35. A method for selecting a plant with altered trilobatin content, the method comprising testing a plant for altered expression of a polynucleotide encoding a polypeptide with the amino acid sequence of any one of SEQ ID NO: 1 to 9 or a variant of the polypeptide wherein the variant has at least 70% sequence identity to a polypeptide with the amino acid sequence of any one of SEQ ID NO: 1 to 9.

36. A method for selecting a plant with altered trilobatin content, the method comprising testing a plant for altered expression of a polynucleotide comprising a nucleotide sequence selected from any one of the sequences SEQ ID NO: 10 to 18 or a variant thereof wherein the variant comprises a sequence that has at least 70%
sequence identity to the nucleotide sequence of any one of SEQ ID NO: 10 to 18.

37. A plant cell or plant produced by the method of any one of claims 1 to 20.

38. A plant cell or plant selected by the method of any one of claims 33 to 36.

39. A group or population of plants produced by the method of any one of claims 1 to 20.

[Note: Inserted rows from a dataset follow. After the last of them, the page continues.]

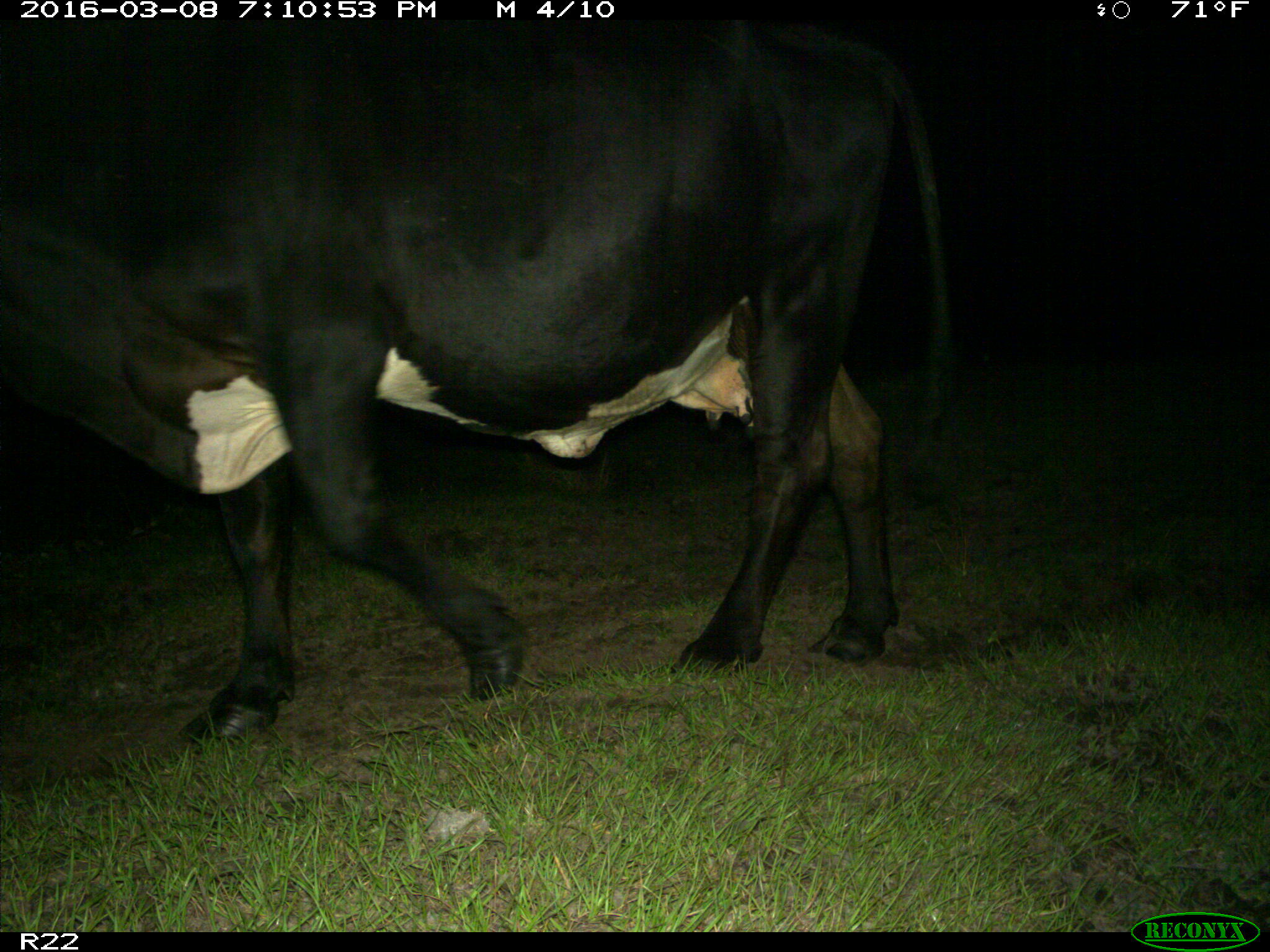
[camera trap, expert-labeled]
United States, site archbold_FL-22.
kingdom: Animalia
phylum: Chordata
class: Mammalia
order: Artiodactyla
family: Bovidae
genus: Bos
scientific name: Bos taurus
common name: domestic cow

40. A method of producing trilobatin, the method comprising extracting trilobatin from the plant cell or plant of any one of claims 30, 31, 32, 37 or 38.

41. A method of producing trilobatin, the method comprising contacting phloretin with UDP-glucose and the expression product of an expression construct encoding a polypeptide with the amino acid sequence of any one of SEQ ID: NO 1 to 9 or a variant of the polypeptide wherein the variant has at least 70% sequence identity to a polypeptide with the amino acid sequence of any one of SEQ ID NO: 1 to 9, or a polynucleotide comprising a nucleotide sequence selected from any one of the sequences SEQ ID NO: 10 to 18 or a variant thereof wherein the variant comprises a sequence that has at least 70% sequence identity to the nucleotide sequence of any one of SEQ ID NO: 10 to 18, to obtain trilobatin.